Чирсков походил взад-вперёд по комнате и снова сел в кресло.
- Ну да, протез, в общем-то, дрянной, - согласился Цыбин, любовно осязая на нём ржавые крепежи и шарниры, - но это же поправимо. И-и... потом… Всё дело именно в его корявости и мерзости!.. Видишь, даже подобие большого пальца у него отколото… Ты только представь, как он шикарно будет смотреться в контрасте с молодой нежной кожей. Из-под крепдешина, или гипюровой рюши… А? Каков будет эффект!.. Тут тебе и эротизм, и мерзость, и сострадание, и надлом, и трепет, и всё что нужно!..
- Мы так не договаривались, - замотал головой Чирсков, - Я думал, что это будет… нечто вроде… деревянных подпорок-костылей… Ну, как у Дали!..
- Но это и есть Дали! - воскликнул Цыбин, - Это ГИПЕР-Дали!!! Это…
- Нет, а как ты собираешься пристраивать его к... Да и какая дура вообще!.. согласиться, чтобы такую вот штуковину как-то там крепили… совали под платье… прислоняли к… живому телу… к... целой ноге!..

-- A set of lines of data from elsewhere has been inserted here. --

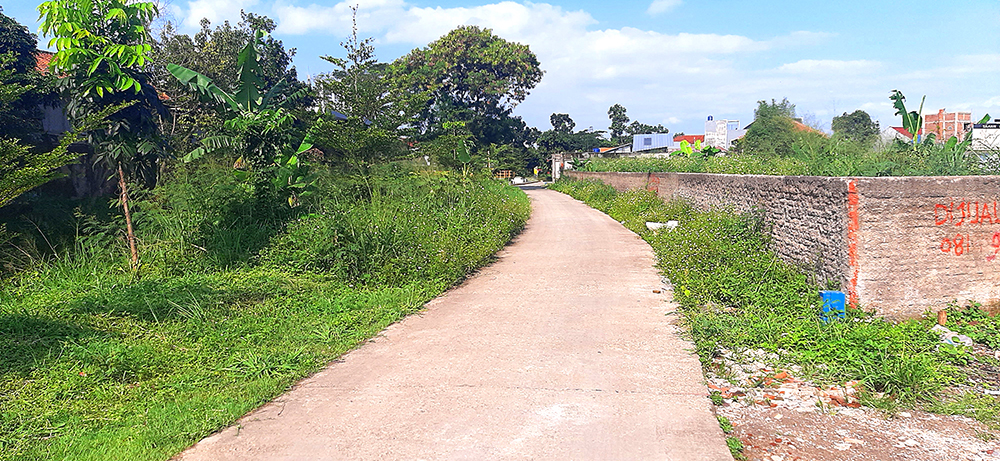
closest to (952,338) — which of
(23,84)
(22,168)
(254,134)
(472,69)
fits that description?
(22,168)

- Всё это вздор и предрассудки!
- Неужели?
- Вот именно. У нас на факультете полным-полно девиц, жаждущих острых ощущений и главное - внимания!.. И то и другое мы в избытке сможем предоставить каждой, которая только пожелает принять участие в проекте "Хромология невинности". Чем больше девиц, тем лучше!.. Естественно мы устроим отбор и после которого...
- Отбор?!
- А как же!.. Пробы пройдут все желающие, но снимки мы выставим только со стопроцентным попаданием в образ. Вот, Вика и Ольга…
- Вика и Ольга?!
- Да. Две миленькие девчушки с первого курса. Я с ними не так давно завёл регулярное знакомство и… Что?.. Я разве не говорил тебе про них?
- Представь себе, нет!
- Разве? Ладно-ладно, не пыхти, я завтра же вас познакомлю.
- Нет, я не хочу!.. Я не буду!
- Вздор! Они нам подходят, как нельзя лучше. Что-то в них есть такое... хореографическое. И тебя никто не заставляет делать им признания в любви!.. Это работа!.. Это творчество!..

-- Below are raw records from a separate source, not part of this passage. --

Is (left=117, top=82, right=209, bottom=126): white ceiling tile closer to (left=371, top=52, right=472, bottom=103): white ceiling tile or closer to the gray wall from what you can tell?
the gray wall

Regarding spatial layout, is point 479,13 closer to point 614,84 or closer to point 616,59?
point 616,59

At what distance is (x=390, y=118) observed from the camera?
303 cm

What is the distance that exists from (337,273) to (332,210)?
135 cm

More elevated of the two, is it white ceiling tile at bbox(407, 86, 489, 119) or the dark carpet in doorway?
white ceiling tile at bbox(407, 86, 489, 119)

Цыбин рухнул на диван и погрузился в мечты и размышления.
Чирсков дотянулся до кружки с чаем, залпом употребил содержимое, отдышался и сказал:
- Но ты говоришь - "отбор"…
- Ну да. И? Что?
- И?! Что?! А где этот самый отбор ты намерен устроить?!
- Это хороший вопрос, друг мой! Место должно быть само собой интимное, камерное, неброское, но и не мрачное... Серьёзность. Легальность. Комфорт. Вот три наиважнейших составляющих для воплощения нашей идеи в ощутимую реальность. Короче, лучшего места, чем твоя квартирка нам не сыскать. Это так!.. Не протестуй! Не выпучивай зенки и доверься мне!..
Чирсков подскочил и заходил кругами:
- Нет! Нет!! НЕТ!!!
Цыбин бросился вслед за ним:
- Вовка, но это же будет фурор!
- НЕТ!
- Вовка, я...
- И думать забудь!
- Всё будет в лучшем виде!
- Как же!
- Никакого секса!
- Ха!
- Обещаю!.. Только искусство!..
- Как в прошлый раз?! Мать с отцом до сих пор в шоке! А дед с шуточками да частушками вторую неделю проходу мне не даёт!.. Искусство!.. Как же!.. Трёп, выпивка и бабы!.. Как всегда!.. Вечный твой набор!..
Чирсков и Цыбин ещё долго метались по комнате, сходясь то в клинч, то в портер,- то разом откатываясь, то звонко сшибаясь вспотевшими лбами...
А из мятых газет, символической ясностью предмета виднелась она – мерзкая, старая, бывшая в неопрятном употреблении – подкосоустойчивая конечность.